══ Excerpt provided

CALIFORNIA THRASHER. Toxostoma redivivum redivivum (Gambel)

Field characters.—General size about that of Robin; tail long and rounded at end, equal to body in length; bill slender, sickle-shaped, over an inch in length. Coloration plain brown, dark above, paler beneath, whitish on chin. On ground runs rapidly with tail up at angle with back. Voice: Song, a series of chuckling notes, whistles, etc., in irregular sequence and given at some length; call note a low chuck.

Occurrence.—Fairly common resident of Upper Sonoran Zone on west slope of Sierra Nevada. Recorded from near Lagrange and Pleasant Valley eastward to El Portal and to Smith Creek (6 miles east of Coulterville). Lives in mixed chaparral, keeping closely to cover. In pairs.

The California Thrasher is one of the characteristic birds of the foothill chaparral belt. It rarely occurs outside of this kind of habitat, and, within the Upper Sonoran Zone is seldom missing from it. Food, nesting sites, song perches, and shelter from enemies, all as adapted to the thrasher's special needs, are found in this elfin-wood or dwarf forest which covers the foothill slopes from the margin of the San Joaquin Valley eastward to the beginning of the main forest belt on the higher mountains.

The California Thrasher is fitted in several important ways for its life amid the chaparral. Its wings are short and rounded, such wings as are required by a bird which can make only short flights within or close to cover. The tail is long, broad, and rounded, serving as an efficient rudder for quick turning in close quarters and also as a counterbalance when the bird is running on the ground. The brown plumage matches well with the earth tones beneath the chaparral, and the slender curved bill serves as both pick and rake in digging for food on the ground. The thrasher shows marked ability in escaping observation when he so chooses; to do this he drops to the ground and speeds away, using the stout legs and feet to best advantage, dodging this way or that beneath and around the bushes.

════
══ Listed entries

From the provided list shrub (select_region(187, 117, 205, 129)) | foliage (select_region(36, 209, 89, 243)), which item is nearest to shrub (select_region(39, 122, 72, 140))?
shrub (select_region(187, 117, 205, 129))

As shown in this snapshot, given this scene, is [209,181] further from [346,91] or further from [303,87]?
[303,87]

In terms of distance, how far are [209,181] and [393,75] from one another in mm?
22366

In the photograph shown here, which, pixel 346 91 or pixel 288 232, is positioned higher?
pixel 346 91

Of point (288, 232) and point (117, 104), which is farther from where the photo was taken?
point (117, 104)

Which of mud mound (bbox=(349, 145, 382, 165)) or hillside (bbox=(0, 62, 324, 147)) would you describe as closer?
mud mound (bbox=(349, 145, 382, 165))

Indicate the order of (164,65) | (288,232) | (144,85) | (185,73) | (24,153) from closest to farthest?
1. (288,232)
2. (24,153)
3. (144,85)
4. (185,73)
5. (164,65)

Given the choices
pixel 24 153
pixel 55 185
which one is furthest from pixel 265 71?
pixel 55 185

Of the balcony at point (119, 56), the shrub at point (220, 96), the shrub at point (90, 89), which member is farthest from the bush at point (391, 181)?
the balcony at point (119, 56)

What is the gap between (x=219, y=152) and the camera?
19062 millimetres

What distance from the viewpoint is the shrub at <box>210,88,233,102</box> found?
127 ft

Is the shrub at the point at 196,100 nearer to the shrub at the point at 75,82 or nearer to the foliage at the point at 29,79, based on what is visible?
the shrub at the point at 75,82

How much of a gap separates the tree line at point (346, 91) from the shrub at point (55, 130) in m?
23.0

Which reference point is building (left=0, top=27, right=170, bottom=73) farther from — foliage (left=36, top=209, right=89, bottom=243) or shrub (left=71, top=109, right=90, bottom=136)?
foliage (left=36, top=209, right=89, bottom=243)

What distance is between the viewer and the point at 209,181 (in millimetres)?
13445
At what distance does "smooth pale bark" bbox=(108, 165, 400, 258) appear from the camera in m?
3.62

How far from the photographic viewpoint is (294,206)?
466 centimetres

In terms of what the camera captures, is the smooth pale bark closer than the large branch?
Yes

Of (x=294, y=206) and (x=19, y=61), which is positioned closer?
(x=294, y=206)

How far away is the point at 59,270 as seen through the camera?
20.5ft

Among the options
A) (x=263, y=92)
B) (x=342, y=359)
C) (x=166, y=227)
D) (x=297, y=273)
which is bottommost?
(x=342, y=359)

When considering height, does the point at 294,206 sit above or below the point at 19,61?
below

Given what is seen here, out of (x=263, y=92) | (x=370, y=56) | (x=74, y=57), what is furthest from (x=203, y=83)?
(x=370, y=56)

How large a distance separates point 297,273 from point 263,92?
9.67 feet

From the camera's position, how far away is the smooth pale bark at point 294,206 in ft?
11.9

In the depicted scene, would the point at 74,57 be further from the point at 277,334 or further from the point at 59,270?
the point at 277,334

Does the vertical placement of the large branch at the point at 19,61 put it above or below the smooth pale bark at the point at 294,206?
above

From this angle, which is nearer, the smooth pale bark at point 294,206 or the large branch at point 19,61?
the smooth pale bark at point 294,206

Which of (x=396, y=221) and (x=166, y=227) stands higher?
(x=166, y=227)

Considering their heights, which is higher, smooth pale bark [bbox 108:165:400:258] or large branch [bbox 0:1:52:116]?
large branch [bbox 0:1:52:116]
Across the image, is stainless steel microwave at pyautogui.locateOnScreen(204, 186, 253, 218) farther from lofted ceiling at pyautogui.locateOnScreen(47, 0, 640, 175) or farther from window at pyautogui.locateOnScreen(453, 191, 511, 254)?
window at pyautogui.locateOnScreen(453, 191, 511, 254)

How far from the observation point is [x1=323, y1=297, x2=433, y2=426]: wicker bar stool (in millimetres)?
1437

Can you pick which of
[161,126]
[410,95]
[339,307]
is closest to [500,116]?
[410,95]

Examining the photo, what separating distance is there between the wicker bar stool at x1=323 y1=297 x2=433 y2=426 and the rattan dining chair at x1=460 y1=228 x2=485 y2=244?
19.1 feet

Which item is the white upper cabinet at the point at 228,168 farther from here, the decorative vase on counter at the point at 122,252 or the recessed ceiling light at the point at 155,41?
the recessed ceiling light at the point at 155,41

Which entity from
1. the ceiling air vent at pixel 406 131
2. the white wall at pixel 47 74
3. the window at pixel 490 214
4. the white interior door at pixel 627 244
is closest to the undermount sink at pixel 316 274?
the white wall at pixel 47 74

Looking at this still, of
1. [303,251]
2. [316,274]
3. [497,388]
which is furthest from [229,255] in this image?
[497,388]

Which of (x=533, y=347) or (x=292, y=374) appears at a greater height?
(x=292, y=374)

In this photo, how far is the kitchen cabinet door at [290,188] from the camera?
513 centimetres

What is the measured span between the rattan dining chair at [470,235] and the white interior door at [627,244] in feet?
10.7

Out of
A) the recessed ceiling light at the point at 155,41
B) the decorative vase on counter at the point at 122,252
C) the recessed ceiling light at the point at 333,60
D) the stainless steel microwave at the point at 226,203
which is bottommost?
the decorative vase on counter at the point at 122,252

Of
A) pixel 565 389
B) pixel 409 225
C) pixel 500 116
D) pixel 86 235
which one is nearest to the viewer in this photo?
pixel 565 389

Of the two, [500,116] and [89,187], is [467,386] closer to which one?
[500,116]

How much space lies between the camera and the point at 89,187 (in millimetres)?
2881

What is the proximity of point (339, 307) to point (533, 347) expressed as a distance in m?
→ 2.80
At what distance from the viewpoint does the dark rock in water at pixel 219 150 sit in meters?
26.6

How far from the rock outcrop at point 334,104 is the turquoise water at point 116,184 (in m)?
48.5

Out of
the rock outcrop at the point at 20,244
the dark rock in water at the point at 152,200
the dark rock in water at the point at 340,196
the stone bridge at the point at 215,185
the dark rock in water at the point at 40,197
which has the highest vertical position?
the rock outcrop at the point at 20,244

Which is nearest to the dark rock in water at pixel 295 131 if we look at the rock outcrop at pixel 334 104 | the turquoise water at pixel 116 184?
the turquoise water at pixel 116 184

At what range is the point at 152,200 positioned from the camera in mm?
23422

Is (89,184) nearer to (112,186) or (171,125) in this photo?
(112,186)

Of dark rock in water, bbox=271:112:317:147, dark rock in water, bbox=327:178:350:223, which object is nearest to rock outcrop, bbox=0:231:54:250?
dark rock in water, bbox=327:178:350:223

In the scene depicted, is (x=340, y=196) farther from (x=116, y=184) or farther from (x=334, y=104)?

════

**Work to do**:
1) In the account of the California Thrasher, what does the bird's slender curved bill serve as?
2) Rewrite the passage of the California Thrasher account starting with "The California Thrasher is one" and going on through "the higher mountains.", putting "miniature forest" in place of "dwarf forest".

**Expected outputs**:
1) It serves as both pick and rake in digging for food on the ground.

2)
The California Thrasher is one of the characteristic birds of the foothill chaparral belt. It rarely occurs outside of this kind of habitat, and, within the Upper Sonoran Zone is seldom missing from it. Food, nesting sites, song perches, and shelter from enemies, all as adapted to the thrasher's special needs, are found in this elfin-wood or miniature forest which covers the foothill slopes from the margin of the San Joaquin Valley eastward to the beginning of the main forest belt on the higher mountains.